Saturday, April 21, 2007

remember another alberto plot

When not firing US attorneys for failing to support the Rove "voter fraud" initiative or finding ways to justify torture, remember that de facto Attorney General Alberto Gonzales is busily seeking ways to stop the US media from publishing anything the administration doesn't want them to publish, in particular with respect to terror.

Scott Horton at Harper's notes that Alberto went to Britain a couple of years ago and spoke to his British counterpart about the UK's Official Secrets Act. From a British official in the meeting:
“it was quite amazing really. Gonzales was obsessed with the Official Secrets Act. In particular, he wanted to know exactly how it was used to block newspapers and broadcasters from running news stories derived from official secrets and how it could be used to criminalise persons who had no formal duty to maintain secrets. He saw it as a panacea for his problems: silence the press. Then you can torture and abuse prisoners and what you will—without fear of political repercussions. It was the easy route to dealing with the Guantánamo dilemma.
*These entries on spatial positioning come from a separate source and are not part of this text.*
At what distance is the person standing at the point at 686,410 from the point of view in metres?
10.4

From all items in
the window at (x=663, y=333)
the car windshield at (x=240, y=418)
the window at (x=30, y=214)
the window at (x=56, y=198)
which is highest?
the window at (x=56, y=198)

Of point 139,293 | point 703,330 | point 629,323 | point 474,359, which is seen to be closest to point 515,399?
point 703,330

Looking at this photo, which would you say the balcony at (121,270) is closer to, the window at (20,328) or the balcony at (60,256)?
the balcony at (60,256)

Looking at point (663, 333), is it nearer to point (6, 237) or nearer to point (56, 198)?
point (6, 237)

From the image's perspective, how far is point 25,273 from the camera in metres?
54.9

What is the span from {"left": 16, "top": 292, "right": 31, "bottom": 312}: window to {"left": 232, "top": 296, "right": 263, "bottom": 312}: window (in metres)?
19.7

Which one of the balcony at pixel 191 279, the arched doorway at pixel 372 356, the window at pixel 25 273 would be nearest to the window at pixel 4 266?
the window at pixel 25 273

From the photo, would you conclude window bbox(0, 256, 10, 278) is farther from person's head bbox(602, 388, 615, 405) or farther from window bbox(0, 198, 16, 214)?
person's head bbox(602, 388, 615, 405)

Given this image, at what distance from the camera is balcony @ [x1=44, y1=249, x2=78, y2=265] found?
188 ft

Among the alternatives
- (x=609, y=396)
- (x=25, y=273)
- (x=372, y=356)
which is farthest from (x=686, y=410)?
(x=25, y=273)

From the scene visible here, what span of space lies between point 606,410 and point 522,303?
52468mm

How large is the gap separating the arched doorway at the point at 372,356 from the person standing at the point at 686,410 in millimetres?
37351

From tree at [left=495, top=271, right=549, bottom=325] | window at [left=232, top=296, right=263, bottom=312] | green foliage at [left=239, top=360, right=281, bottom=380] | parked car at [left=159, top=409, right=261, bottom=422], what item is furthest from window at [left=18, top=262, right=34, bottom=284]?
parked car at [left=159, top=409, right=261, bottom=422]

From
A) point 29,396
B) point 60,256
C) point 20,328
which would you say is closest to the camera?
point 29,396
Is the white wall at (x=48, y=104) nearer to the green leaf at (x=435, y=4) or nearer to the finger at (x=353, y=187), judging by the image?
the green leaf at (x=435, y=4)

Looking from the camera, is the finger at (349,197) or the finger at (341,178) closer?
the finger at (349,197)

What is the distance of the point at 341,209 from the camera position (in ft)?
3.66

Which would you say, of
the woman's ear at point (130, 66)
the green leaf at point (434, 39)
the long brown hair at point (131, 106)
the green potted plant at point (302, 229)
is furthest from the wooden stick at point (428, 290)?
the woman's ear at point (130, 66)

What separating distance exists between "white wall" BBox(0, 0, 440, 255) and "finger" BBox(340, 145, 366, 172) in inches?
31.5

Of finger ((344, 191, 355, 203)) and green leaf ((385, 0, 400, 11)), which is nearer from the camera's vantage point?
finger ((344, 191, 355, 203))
Don't close down Guantánamo. Close down the press. We were appalled by it. But not surprised.”
As Horton notes, it is so much easier to torture and rendition and lock up people without trial if the pesky media just wouldn't write about it. I'm sure it would be easier to rig elections too, if revealing the activity were automatically a crime. Things like the Official Secrets Act are the reason we LEFT the British Empire. Really, this sort of thing isn't just a plot against the first amendment, as Horton called it. It is more accurately a plot against a democratic form of government. Or would you like a media as subservient to power* as they have in Putin's Russia?

*I mean, more subservient than Fox News or the Drudge Report even.